**Problem**
Return all of the lines below verbatim, with the pictures omitted from the output.

(Portion of a data file)
<<<<

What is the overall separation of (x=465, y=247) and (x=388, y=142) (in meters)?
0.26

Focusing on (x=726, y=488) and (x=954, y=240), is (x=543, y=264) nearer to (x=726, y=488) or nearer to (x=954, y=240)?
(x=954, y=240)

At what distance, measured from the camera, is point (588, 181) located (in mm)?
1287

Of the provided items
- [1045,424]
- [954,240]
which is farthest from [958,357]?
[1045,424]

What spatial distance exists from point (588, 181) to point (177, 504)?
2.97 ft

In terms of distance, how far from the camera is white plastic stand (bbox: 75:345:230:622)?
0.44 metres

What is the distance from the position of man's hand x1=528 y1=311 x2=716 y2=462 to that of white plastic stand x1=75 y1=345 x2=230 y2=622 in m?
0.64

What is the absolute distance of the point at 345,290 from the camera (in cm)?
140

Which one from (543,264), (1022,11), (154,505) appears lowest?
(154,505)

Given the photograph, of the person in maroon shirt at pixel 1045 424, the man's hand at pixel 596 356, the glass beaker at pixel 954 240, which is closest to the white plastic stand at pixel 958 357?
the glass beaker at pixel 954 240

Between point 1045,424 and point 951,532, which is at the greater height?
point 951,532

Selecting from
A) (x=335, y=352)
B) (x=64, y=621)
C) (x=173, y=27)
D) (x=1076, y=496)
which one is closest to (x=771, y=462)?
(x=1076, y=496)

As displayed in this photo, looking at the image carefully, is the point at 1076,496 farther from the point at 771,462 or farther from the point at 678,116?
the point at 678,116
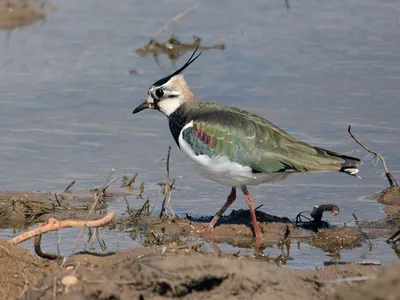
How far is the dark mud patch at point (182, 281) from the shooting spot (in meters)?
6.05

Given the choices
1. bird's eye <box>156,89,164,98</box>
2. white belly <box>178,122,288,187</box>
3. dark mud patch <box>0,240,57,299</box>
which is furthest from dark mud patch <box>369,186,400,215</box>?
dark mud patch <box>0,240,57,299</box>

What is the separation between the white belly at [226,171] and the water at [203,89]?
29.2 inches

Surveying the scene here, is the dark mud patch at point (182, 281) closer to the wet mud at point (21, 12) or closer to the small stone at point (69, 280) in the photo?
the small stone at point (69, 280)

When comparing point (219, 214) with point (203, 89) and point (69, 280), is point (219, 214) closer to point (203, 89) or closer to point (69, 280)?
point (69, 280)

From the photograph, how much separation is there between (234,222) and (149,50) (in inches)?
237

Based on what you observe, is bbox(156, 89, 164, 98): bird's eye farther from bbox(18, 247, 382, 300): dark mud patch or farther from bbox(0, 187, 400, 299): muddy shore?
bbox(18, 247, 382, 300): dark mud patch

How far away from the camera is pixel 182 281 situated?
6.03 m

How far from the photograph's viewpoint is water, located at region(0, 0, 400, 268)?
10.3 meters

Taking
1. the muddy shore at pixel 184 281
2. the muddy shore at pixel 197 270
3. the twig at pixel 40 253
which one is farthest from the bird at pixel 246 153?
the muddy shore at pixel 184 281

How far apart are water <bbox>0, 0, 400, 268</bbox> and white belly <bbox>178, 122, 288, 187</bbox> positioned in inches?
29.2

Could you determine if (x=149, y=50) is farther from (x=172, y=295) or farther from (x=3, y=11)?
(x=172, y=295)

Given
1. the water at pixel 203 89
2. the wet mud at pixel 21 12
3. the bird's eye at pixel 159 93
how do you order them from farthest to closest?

>>>>

**Task response**
What is the overall separation of (x=465, y=247) and (x=388, y=142) (in meters)?
0.26

Focusing on (x=726, y=488) and (x=954, y=240), is (x=543, y=264) nearer to (x=726, y=488) or nearer to (x=954, y=240)?
(x=954, y=240)

At what distance, measured from the camera, is point (588, 181) located (in mm)?
1287

Of the provided items
- [1045,424]
- [954,240]
which is farthest from [958,357]?
[1045,424]

What spatial distance exists from point (588, 181) to point (177, 504)?
2.97 ft

In terms of distance, how far from the camera is white plastic stand (bbox: 75:345:230:622)?
0.44 metres

What is the distance from the position of man's hand x1=528 y1=311 x2=716 y2=462 to that of white plastic stand x1=75 y1=345 x2=230 y2=622 in m?
0.64

What is the absolute distance of the point at 345,290 from the camera (in cm)?
140

Which one from (543,264), (1022,11), (154,505) appears lowest?
(154,505)

Given the photograph, of the person in maroon shirt at pixel 1045 424, the man's hand at pixel 596 356, the glass beaker at pixel 954 240, which is closest to the white plastic stand at pixel 958 357?
the glass beaker at pixel 954 240

Between point 1045,424 and point 951,532, which is at the greater height?
point 951,532

Selecting from
A) (x=335, y=352)
B) (x=64, y=621)
C) (x=173, y=27)
D) (x=1076, y=496)
which one is closest to (x=771, y=462)?
(x=1076, y=496)

As displayed in this photo, looking at the image carefully, is the point at 1076,496 farther from the point at 771,462 or farther from the point at 678,116?
the point at 678,116
How far is the dark mud patch at point (182, 281) from the shooting spot (in meters)?
6.05

Given the choices
1. bird's eye <box>156,89,164,98</box>
2. white belly <box>178,122,288,187</box>
3. dark mud patch <box>0,240,57,299</box>
which is furthest from dark mud patch <box>369,186,400,215</box>?
dark mud patch <box>0,240,57,299</box>

What is the separation between the white belly at [226,171] and the water at [203,89]?
29.2 inches

Surveying the scene here, is the dark mud patch at point (182, 281) closer to the wet mud at point (21, 12) or closer to the small stone at point (69, 280) in the photo?
the small stone at point (69, 280)

When comparing point (219, 214) with point (203, 89) and point (69, 280), is point (219, 214) closer to point (203, 89) or closer to point (69, 280)?
point (69, 280)

From the photograph, how much separation is there between (234,222) and (149,50) (in inches)?
237

Based on what you observe, is bbox(156, 89, 164, 98): bird's eye farther from bbox(18, 247, 382, 300): dark mud patch or farther from bbox(0, 187, 400, 299): muddy shore?
bbox(18, 247, 382, 300): dark mud patch

How far away from the camera is pixel 182 281 situated?
6.03 m

How far from the photograph's viewpoint is water, located at region(0, 0, 400, 268)?
10.3 meters

Taking
1. the muddy shore at pixel 184 281
2. the muddy shore at pixel 197 270
3. the twig at pixel 40 253
which one is farthest from the bird at pixel 246 153?
the muddy shore at pixel 184 281

How far apart are water <bbox>0, 0, 400, 268</bbox> and white belly <bbox>178, 122, 288, 187</bbox> positioned in inches?
29.2

Could you determine if (x=149, y=50) is farther from (x=172, y=295) or farther from (x=3, y=11)?
(x=172, y=295)

Given
1. the water at pixel 203 89
2. the wet mud at pixel 21 12
3. the bird's eye at pixel 159 93
how do you order them from farthest to closest?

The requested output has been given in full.